A China ainda não é um mercado maduro para o café brasileiro, e é exatamente nessa lacuna que reside uma das maiores oportunidades econômicas da década. O país asiático, tradicional consumidor de chá, está mudando de hábito e já se consolidou como o 10º maior destino do grão nacional.
Segundo dados do Conselho dos Exportadores de Café do Brasil (Cecafé), a China importou 1,123 milhão de sacas (60 kg) do Brasil em 2025, um salto de 19,5% em relação ao ano anterior. Enquanto mercados tradicionais estabilizam, o dragão asiático acelera as compras.

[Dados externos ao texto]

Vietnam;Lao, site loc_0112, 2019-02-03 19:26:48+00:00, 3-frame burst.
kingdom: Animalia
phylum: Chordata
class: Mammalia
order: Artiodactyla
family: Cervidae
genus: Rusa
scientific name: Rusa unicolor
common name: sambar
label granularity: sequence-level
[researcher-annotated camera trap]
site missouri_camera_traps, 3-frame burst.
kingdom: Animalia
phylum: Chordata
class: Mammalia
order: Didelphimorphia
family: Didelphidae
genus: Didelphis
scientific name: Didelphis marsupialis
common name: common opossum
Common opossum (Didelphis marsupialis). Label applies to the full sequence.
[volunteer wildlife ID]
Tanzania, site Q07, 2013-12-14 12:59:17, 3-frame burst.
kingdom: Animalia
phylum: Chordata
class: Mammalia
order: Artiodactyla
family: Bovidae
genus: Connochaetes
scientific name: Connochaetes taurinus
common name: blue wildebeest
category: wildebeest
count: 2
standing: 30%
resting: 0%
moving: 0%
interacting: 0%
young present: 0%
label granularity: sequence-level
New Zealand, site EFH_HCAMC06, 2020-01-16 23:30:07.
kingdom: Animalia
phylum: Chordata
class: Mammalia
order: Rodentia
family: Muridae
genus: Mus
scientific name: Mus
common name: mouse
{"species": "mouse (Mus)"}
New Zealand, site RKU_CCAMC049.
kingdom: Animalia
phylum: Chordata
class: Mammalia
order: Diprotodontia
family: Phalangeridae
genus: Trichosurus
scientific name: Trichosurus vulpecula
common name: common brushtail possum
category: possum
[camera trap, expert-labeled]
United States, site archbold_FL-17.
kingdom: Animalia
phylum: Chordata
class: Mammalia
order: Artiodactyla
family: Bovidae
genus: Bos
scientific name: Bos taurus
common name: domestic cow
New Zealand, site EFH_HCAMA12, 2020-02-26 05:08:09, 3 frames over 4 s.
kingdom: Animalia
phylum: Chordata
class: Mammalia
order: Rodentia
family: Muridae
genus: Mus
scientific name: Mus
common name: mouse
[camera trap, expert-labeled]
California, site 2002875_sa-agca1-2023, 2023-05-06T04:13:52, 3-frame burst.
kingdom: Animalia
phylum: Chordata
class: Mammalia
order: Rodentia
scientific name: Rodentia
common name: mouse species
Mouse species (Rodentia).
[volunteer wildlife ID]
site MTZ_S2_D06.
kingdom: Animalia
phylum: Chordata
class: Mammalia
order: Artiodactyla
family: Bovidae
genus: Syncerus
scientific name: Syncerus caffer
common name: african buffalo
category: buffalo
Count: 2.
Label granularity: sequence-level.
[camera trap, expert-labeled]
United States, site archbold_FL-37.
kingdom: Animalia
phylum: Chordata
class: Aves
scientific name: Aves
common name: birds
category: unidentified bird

A corrida pelo varejo e o novo hábito chinês
Essa expansão não acontece em um vácuo comercial. A mudança é impulsionada por uma guerra bilionária no varejo urbano asiático.
No ano passado, o volume de cafeterias na China disparou mais de 50%, puxado pela agressividade de redes locais como a Luckin Coffee e gigantes globais como a Starbucks. A rede norte-americana, que já opera cerca de 8 mil lojas no país, anunciou a meta de chegar a 20 mil unidades em parceria com investidores locais. O reflexo na balança comercial é imediato: as importações chinesas do produto brasileiro chegaram a saltar mais de 180% no pico recente de abastecimento.
Minas Gerais no centro do tabuleiro asiático
Nesse cenário de transformação global, Minas Gerais não entra como coadjuvante. O estado é o motor do café nacional e tem os números para provar isso.
Em 2025, o grão foi responsável por US$ 11,4 bilhões das exportações do agronegócio mineiro, representando esmagadores 57,2% de todo o valor exportado pelo setor no estado (27,4 milhões de sacas embarcadas). Como a China já foi o principal destino geral do agro mineiro no último ano (US$ 4,6 bilhões), a infraestrutura de relacionamento comercial já existe. O desafio agora é aumentar o peso específico do café nessa balança.

Mais do que volume, o trunfo de Minas está no valor agregado. O mercado urbano e jovem chinês valoriza experiência, marca e qualidade — terreno fértil para os cafés especiais e diferenciados produzidos nas montanhas mineiras. Em 2025, esses grãos premium já responderam por 20,3% das exportações brasileiras, gerando US$ 3,5 bilhões.
O impacto em cascata e os gargalos do setor
Se o café se massificar na China, o efeito na economia de Minas irá muito além da porteira da fazenda. Uma nova fronteira de demanda significa:
- Menor dependência de compradores tradicionais (como EUA e Europa).
- Aumento da margem de lucro com prêmios por qualidade.
- Atração de investimentos pesados em beneficiamento, logística, certificação de origem e marketing internacional.
Apesar do otimismo, a porta de entrada asiática é estreita. A China é um mercado altamente competitivo e sensível a preço. Além disso, a internacionalização tende a favorecer primeiro as grandes tradings e conglomerados exportadores, enquanto pequenos produtores e cooperativas mineiras ainda precisarão lutar por escala comercial.
O caminho, no entanto, está pavimentado. Com 183 empresas brasileiras recentemente autorizadas pela China a exportar café, o estado de Minas Gerais — de onde sai quase metade do café do Brasil — tem a faca e o queijo na mão para transformar uma nova moda de consumo em estratégia econômica de longo prazo.